--- Given task 1 ---
Take the listing from the line containing "subject: backpacks" through the end of the listing and write those lines out again, requests included, with every coordinate in the answers moved by -15.

--- Source document ---
________

Wednesday, April 23, 2014

Oculus (2014) Review


Supernatural horror films have experienced a prolific resurgence recently. Blumhouse Productions has frequently been at the forefront of this movement with such popular titles as “Paranormal Activity,” “Sinister” and “Insidious.” As with any category of film there comes a set of clich├ęs that defines it, so it’s welcome when a horror film tries to branch out on its own and break the mold. Unfortunately, the new Blumhouse produced film, “Oculus,” makes passes at something fresh and comes up short in the process.

10 years after a traumatic event sent Tim Russell into the psychotherapy ward, he has recovered on his 21st birthday and is released into the care of his sister Kaylie. Tim has since repressed the belief that supernatural forces caused the terrible event, but Kaylie still refuses to believe otherwise and obtains the ominous mirror that she believes is the source of their trouble. As the siblings set up recording equipment to prove what no one else believes, the mirror awakens to twist reality to its will.

At the same time, “Oculus” shifts between these events of the present and those of the past where the Russell family was torn apart by the mirror’s omnipotent force. In spite of the present day scenes being the framework for the story, the stuff in the past is where “Oculus” finds its most compelling material. The actors cast in the film can be attributed to this, and while Karen Gillen (old Kaylie) “Doctor Who” fame is given top billing, her and Brenton Thwaites (old Tim) are overshadowed by their younger acting counterparts, Annalise Basso and Garrett Ryan respectively.

________

--- Data to process ---
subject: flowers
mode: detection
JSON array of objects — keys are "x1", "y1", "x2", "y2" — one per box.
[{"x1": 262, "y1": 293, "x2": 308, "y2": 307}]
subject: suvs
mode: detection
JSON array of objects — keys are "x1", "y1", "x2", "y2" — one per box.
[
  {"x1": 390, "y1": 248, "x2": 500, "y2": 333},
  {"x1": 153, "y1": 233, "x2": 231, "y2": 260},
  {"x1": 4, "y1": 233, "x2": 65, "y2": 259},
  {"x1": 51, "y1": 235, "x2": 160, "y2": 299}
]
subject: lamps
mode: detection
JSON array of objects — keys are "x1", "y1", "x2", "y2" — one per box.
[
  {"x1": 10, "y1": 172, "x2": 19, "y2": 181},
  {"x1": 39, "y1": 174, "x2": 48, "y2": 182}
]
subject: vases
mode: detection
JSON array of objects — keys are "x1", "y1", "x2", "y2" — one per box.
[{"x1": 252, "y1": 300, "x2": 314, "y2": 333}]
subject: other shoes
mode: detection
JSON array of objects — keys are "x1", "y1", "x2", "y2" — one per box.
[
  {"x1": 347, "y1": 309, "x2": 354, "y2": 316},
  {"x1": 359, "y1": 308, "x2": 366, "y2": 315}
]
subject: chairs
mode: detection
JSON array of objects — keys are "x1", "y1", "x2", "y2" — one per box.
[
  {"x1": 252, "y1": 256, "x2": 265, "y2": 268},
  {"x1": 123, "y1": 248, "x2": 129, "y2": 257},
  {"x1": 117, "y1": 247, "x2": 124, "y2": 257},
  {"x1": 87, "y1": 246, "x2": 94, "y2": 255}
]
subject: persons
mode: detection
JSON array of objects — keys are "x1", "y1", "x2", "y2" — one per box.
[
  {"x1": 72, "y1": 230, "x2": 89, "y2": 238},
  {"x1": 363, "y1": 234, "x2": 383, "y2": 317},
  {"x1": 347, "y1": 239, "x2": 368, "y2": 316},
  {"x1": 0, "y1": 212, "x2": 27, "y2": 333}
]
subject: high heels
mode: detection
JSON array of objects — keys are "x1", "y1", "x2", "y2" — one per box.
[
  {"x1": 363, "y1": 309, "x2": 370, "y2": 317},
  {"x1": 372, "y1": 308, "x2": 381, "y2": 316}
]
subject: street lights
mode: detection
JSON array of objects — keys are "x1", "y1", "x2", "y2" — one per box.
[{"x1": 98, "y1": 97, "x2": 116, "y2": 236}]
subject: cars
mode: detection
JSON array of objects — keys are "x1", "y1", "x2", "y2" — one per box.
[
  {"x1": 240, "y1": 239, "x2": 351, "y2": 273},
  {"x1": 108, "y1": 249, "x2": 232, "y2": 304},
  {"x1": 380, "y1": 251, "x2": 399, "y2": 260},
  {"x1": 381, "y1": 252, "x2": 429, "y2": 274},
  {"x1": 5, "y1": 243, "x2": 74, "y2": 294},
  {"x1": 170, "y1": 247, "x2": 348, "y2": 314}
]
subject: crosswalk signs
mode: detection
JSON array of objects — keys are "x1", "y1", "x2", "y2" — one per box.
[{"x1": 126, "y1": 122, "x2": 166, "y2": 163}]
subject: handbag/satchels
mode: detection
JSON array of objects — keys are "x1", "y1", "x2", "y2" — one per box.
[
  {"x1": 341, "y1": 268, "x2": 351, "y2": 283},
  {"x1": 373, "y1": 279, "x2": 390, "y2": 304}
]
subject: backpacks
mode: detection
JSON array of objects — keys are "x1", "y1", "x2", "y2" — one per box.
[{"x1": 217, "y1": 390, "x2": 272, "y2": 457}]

________

--- Given task 2 ---
Name every actor mentioned in the Oculus review.

--- Worked answer 1 ---
subject: backpacks
mode: detection
JSON array of objects — keys are "x1", "y1", "x2", "y2" — one per box.
[{"x1": 202, "y1": 375, "x2": 257, "y2": 442}]

--- Worked answer 2 ---
Karen Gillen, Brenton Thwaites, Annalise Basso, Garrett Ryan